3. Americans were mostly anti-war back then, too!
By and large, Americans were not in favor of fighting the Crown, and with good reason – Britain was, simply put, the world’s superpower at the time. They had the world’s largest, most powerful navy, one of the most disciplined, well supplied and well led armies around, and the wealth and governmental resolve necessary to make a rebellion in some far-flung land just a footnote in history. Had the British military a better grasp of public relations (and their officers slightly more respect for their opponent’s ability), the American Revolution may have been a very different affair.
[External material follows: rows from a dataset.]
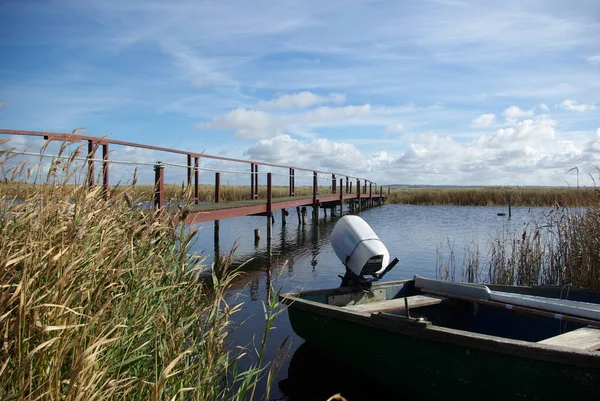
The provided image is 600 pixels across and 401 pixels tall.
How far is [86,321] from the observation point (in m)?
2.13

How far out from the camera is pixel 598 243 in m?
7.44

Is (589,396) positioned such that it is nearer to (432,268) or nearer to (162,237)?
(162,237)

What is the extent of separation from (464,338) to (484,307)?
1.82 m

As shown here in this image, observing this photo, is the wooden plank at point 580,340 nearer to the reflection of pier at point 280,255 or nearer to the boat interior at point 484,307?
the boat interior at point 484,307

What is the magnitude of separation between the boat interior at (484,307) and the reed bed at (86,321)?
2280 millimetres

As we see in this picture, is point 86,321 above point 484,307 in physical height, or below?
above

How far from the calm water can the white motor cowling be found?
3.59 feet

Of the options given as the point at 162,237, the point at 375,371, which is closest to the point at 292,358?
the point at 375,371

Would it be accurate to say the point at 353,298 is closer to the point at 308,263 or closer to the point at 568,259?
the point at 568,259

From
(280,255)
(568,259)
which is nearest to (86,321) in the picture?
(568,259)

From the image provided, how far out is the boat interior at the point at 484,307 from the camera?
4.65 metres

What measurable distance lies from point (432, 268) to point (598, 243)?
4204mm

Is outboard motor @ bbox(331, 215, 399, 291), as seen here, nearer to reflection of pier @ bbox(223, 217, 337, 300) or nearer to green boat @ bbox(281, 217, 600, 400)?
green boat @ bbox(281, 217, 600, 400)

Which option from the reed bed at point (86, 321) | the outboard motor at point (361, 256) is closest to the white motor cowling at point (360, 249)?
the outboard motor at point (361, 256)
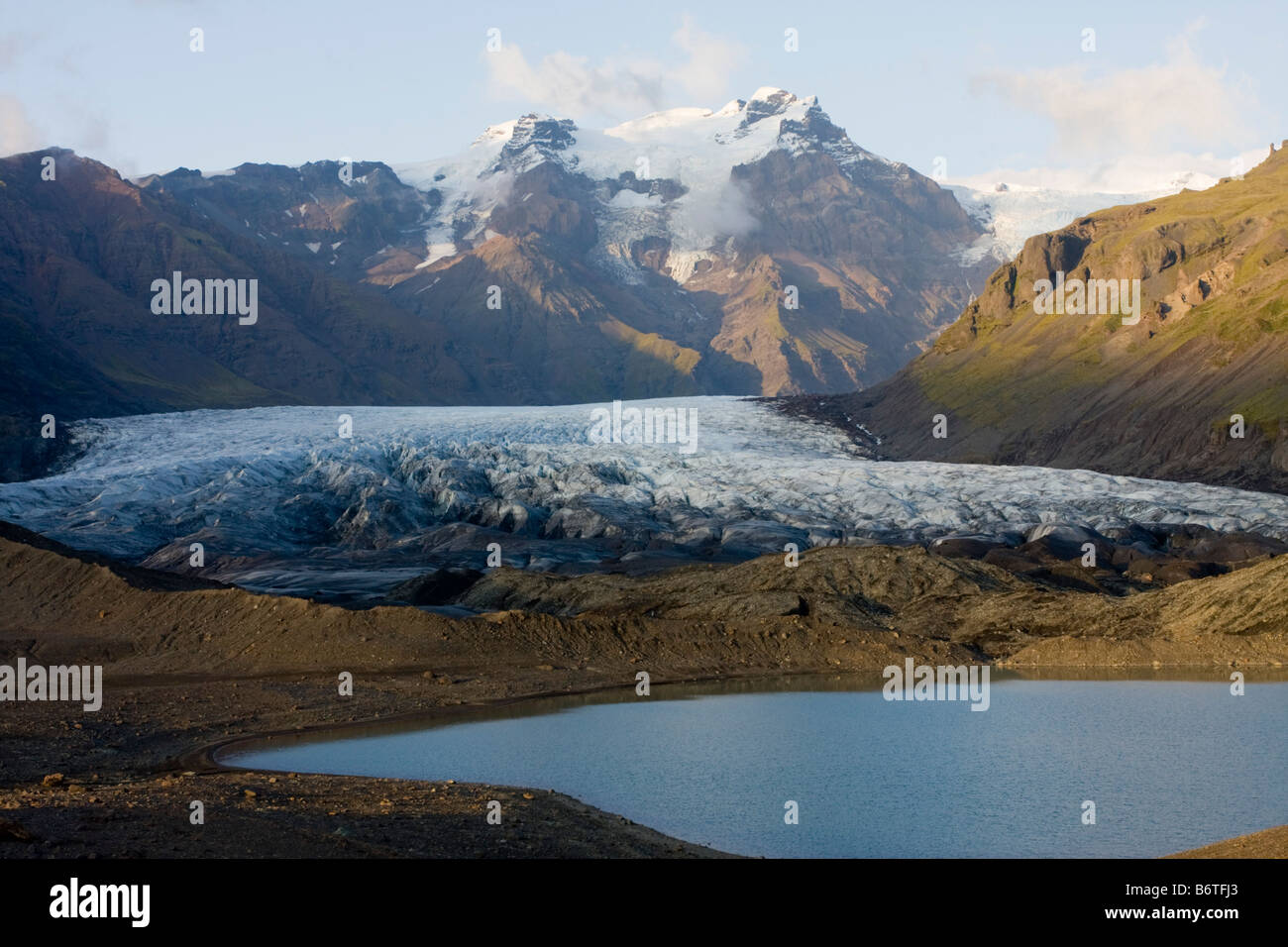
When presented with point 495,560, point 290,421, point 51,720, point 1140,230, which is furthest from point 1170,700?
point 1140,230

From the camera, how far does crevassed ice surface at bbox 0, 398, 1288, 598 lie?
74.0 m

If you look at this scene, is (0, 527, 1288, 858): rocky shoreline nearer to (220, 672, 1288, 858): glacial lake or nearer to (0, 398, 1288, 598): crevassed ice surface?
(220, 672, 1288, 858): glacial lake

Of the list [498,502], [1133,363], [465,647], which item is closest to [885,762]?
[465,647]

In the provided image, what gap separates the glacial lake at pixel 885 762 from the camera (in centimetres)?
1942

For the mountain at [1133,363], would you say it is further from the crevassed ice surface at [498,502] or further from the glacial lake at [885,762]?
the glacial lake at [885,762]

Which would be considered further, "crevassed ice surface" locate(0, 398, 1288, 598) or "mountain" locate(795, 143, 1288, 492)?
"mountain" locate(795, 143, 1288, 492)

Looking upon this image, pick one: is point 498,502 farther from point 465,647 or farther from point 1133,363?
point 1133,363

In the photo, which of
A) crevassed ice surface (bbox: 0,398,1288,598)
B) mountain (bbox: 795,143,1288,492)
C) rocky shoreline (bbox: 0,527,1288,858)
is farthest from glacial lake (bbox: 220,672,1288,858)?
mountain (bbox: 795,143,1288,492)

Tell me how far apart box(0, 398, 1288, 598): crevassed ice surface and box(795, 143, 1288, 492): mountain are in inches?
756

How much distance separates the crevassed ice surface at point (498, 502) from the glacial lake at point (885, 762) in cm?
3274

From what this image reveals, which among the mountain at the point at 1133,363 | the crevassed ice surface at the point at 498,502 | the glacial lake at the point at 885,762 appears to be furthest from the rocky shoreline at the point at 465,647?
the mountain at the point at 1133,363

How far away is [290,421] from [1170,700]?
86.4 meters
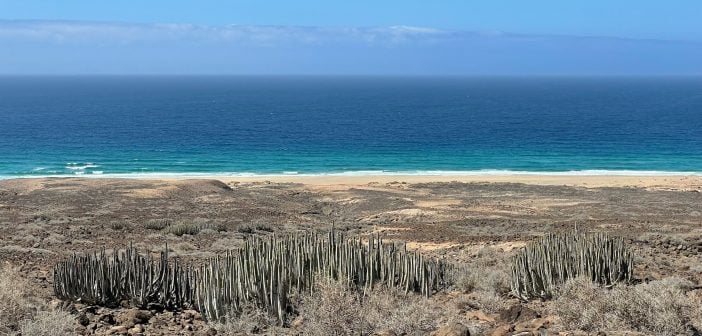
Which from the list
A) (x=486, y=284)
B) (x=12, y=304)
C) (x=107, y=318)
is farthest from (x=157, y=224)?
(x=12, y=304)

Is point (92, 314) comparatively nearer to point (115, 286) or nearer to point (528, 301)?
point (115, 286)

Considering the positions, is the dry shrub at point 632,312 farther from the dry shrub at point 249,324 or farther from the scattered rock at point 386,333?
the dry shrub at point 249,324

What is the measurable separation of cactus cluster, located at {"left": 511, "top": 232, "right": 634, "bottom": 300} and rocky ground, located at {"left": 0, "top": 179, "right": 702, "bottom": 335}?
360 millimetres

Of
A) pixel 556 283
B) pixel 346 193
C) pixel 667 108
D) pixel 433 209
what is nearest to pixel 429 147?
pixel 346 193

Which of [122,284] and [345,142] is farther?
[345,142]

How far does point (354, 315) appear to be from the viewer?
776cm

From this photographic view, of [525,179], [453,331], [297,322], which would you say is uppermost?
[453,331]

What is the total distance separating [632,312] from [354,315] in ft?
8.67

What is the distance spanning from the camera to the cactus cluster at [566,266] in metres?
10.2

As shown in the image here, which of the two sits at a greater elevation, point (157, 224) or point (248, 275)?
point (248, 275)

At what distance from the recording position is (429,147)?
201 ft

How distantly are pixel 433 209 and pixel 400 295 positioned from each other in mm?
17258

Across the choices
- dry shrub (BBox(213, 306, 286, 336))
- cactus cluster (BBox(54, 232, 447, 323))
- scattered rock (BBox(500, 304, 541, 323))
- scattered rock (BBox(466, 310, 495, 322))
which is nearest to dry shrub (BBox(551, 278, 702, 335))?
scattered rock (BBox(500, 304, 541, 323))

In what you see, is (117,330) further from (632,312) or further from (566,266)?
(566,266)
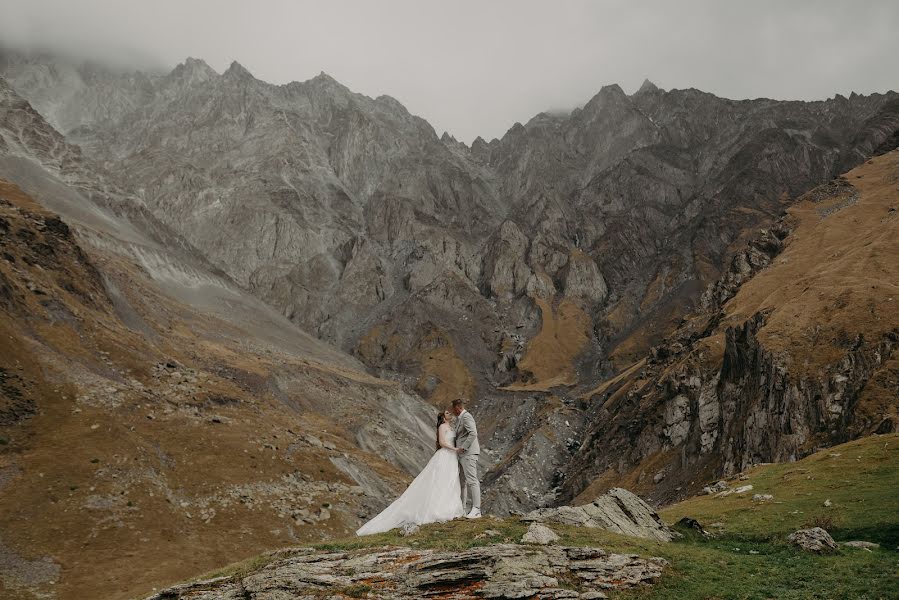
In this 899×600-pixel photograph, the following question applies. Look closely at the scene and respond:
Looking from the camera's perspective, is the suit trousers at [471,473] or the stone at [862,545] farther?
the stone at [862,545]

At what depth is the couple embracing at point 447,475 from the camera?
915 inches

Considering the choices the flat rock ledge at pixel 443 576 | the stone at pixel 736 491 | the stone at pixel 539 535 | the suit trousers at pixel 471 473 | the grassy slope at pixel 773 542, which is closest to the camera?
the flat rock ledge at pixel 443 576

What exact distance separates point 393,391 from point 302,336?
46.2 metres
Grievous atrocities upon non-fighting colonials (Bannister Tarleton), combined with reckless arrogance relative to the opponent’s abilities (Admiral Howe, Generals Clinton and Cornwallis), and a touch of generally foolish belief that colonials will simply acquiesce to the whim of a government in which they had no representation (British House of Lords), led to the tide of American anti-war sentiment slowly turning. The next fact also helped.
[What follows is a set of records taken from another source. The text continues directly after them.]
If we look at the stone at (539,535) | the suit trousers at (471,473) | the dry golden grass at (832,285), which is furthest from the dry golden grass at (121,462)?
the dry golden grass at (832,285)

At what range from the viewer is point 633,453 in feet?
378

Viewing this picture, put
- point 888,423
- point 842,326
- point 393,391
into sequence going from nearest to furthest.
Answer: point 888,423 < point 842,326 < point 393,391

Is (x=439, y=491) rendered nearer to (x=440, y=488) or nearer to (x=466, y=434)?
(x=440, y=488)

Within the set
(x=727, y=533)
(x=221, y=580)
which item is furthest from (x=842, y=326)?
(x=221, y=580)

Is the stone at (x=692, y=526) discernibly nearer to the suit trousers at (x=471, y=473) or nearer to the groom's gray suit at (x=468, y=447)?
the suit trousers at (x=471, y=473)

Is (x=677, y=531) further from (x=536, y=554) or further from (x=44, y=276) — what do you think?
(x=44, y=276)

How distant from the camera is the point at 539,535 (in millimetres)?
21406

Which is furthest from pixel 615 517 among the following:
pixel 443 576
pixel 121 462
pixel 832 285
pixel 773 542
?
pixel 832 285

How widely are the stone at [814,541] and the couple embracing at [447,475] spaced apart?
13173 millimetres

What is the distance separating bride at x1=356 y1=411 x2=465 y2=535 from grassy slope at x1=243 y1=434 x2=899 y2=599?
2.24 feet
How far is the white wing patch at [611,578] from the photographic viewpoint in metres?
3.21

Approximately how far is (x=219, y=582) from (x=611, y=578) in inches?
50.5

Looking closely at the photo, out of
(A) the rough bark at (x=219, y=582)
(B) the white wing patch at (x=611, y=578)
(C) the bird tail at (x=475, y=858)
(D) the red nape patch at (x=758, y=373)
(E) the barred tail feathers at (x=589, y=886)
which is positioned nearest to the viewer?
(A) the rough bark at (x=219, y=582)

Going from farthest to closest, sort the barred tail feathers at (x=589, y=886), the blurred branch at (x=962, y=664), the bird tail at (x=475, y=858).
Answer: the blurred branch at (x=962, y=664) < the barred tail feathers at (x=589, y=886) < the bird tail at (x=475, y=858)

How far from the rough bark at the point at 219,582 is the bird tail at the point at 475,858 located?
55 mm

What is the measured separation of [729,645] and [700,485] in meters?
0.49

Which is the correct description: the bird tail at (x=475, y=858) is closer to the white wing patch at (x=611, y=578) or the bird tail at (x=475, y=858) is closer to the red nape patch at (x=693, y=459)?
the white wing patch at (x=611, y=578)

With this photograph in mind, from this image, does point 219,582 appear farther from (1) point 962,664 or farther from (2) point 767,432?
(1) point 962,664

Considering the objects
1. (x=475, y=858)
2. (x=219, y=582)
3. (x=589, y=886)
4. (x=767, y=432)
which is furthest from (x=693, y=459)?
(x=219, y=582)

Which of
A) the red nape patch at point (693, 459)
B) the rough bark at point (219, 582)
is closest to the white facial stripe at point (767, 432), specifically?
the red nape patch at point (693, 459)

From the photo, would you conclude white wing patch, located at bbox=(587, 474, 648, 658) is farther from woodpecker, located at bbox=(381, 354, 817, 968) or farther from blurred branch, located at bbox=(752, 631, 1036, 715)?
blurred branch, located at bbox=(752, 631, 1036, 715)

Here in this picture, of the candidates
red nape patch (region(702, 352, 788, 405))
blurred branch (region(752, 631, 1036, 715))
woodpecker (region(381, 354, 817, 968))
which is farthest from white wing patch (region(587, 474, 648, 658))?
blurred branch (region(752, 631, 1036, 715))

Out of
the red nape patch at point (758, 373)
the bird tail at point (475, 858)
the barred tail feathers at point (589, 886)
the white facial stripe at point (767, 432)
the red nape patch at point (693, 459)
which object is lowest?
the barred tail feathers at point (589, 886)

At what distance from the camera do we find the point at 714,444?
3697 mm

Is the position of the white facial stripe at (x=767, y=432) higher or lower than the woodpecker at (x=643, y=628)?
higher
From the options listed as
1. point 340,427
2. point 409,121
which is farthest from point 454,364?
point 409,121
4. The press weren’t exactly objective in that era, either!
Anyone who thinks the media is biased today should really take a look at the newspapers of the day during the American Revolution. Newspapers such as the Pennsylvania Gazette and the Massachusetts Spy ran highly partisan pieces which, depending on the publisher, were either vehemently in favor of, or acidly against, the independence effort. There was, quite literally, no in-between. Of course, the aforementioned Ben Franklin’s “anonymous” letters didn’t hurt the war effort, nor did the contributions of the person behind the next fun fact.
5. America’s first celebrity writer is an example of “if at first you don’t succeed, try, try, try again!”
Thomas Paine was a failed…well, everything…before, with Ben Franklin’s help, he settled in Philadelphia. It was Paine’s notions of liberty and ability with the written word, along with Franklin’s encouragement and backing, which led to the first popular calls for independence in his pamphlet, Common Sense. This work helped whip colonial sentiment against the Crown quickly but, as is still today the case, Americans displayed a short memory. As the war dragged on and popular support quickly ebbed, it was Paine’s second major piece, The Crisis, which is credited with reviving flagging morale among the colonists and, more to the point, remains a work widely considered the most profound piece of liberty-oriented philosophy in American history. One of his other works, The Rights of Man, is widely credited as an inspiration for the French Revolution.